Hackers accelerate their efforts to take advantage of a trio of Servicenow vulnerable points to enter non -contracting corporate cases, security investigators warned this week.
Starting the threat of Greynoise information said to a blog On Tuesday that he had noticed a “remarkable resuscitation of the activity in-Wild” targeting the three Servicenow vulnerabilities, monitored as CVE-2024-4879, CVE-2024-5178 and CVE-2024-5217.
Vulnerable spots were first disclosed by Researchers at Assetnote In May 2024 and was repaired by Servicenow months later in July 2024.
Greynoise said that all three defects have seen a resurgence in targeted exploitation efforts last week. It is not known exactly who is behind this last targeting wave, but Greynoise said that 70% of the malicious activity observed last week targeted Israel -based systems, with an activity observed in Germany, Japan and Lithuania.

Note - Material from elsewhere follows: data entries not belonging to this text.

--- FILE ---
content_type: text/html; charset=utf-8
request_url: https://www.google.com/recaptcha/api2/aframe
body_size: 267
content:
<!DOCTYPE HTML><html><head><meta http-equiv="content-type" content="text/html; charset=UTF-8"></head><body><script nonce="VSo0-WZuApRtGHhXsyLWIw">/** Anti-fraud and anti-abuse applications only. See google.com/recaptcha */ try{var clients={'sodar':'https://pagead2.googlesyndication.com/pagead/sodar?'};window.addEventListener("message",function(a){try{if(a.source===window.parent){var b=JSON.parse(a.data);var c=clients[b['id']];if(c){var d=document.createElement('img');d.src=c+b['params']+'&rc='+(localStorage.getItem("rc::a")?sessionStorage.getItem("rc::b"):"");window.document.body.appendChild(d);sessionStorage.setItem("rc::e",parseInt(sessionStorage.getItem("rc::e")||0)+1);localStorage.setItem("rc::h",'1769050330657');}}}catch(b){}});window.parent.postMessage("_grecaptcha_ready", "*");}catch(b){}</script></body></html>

As mentioned first by Assetnote last year, Greynoise also confirms that vulnerabilities can be chained together for “full database access” of the affected Servicenow cases. Organizations often use the Servicenow platform to accommodate sensitive data on their employees, including their personal information and human resources -related information.
Servicenow spokesman Erica Faltous told TechCrunch that the company first learned the vulnerabilities “about a year ago” and “to date, we have not noticed any impact on the customer from an attack campaign”.

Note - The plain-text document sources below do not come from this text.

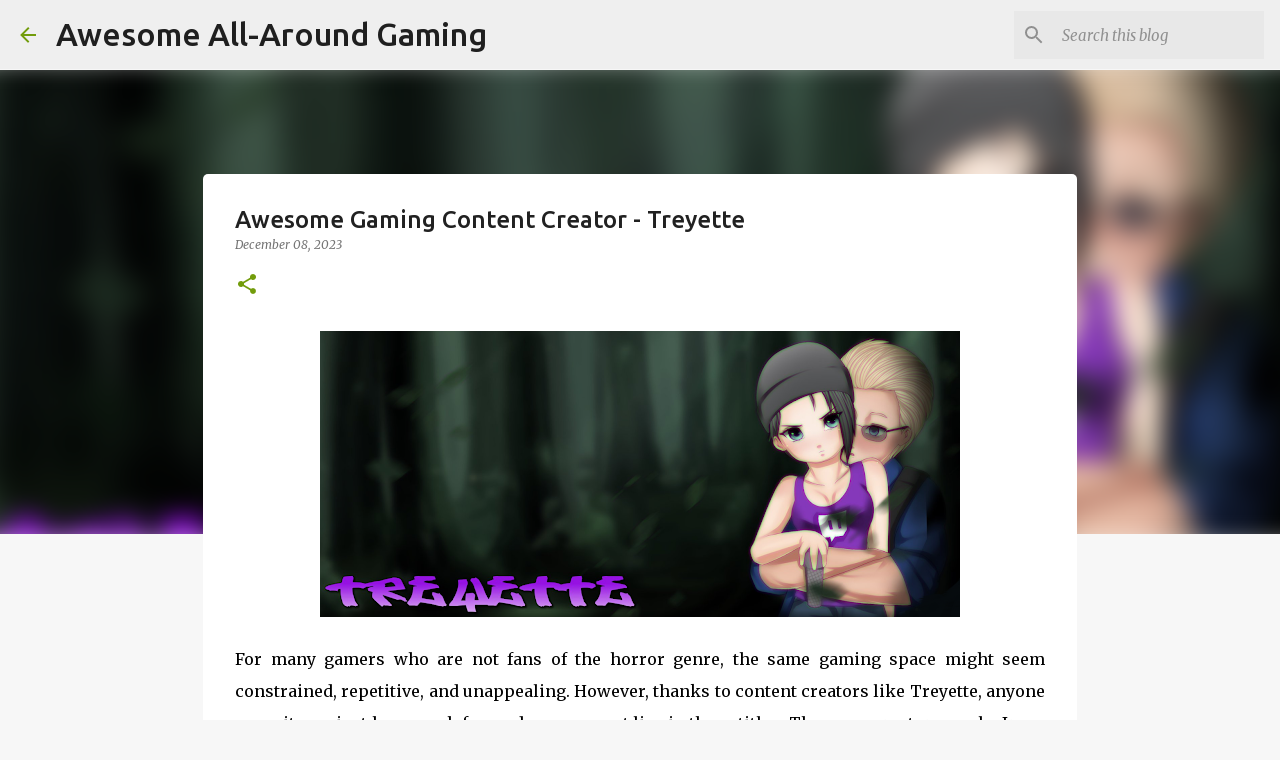

--- FILE ---
content_type: text/html; charset=utf-8
request_url: https://www.google.com/recaptcha/api2/aframe
body_size: 264
content:
<!DOCTYPE HTML><html><head><meta http-equiv="content-type" content="text/html; charset=UTF-8"></head><body><script nonce="sorIfSarmDityLKG1yEDtQ">/** Anti-fraud and anti-abuse applications only. See google.com/recaptcha */ try{var clients={'sodar':'https://pagead2.googlesyndication.com/pagead/sodar?'};window.addEventListener("message",function(a){try{if(a.source===window.parent){var b=JSON.parse(a.data);var c=clients[b['id']];if(c){var d=document.createElement('img');d.src=c+b['params']+'&rc='+(localStorage.getItem("rc::a")?sessionStorage.getItem("rc::b"):"");window.document.body.appendChild(d);sessionStorage.setItem("rc::e",parseInt(sessionStorage.getItem("rc::e")||0)+1);localStorage.setItem("rc::h",'1768720328502');}}}catch(b){}});window.parent.postMessage("_grecaptcha_ready", "*");}catch(b){}</script></body></html>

After AssetNote’s reveal for defects last year, Warned US security company That external actors have tried to take advantage of the three vulnerabilities of Servicenow to target both private sector companies and government services around the world.
Resecurity said it saw targeted efforts in an energy company, a data centers organization, a Middle East government and a software developer.
Cybersecurity Imperva released another report In July 2024 warning that he had also observed exploitation efforts in 6,000 locations in various industries, with a focus on financial services.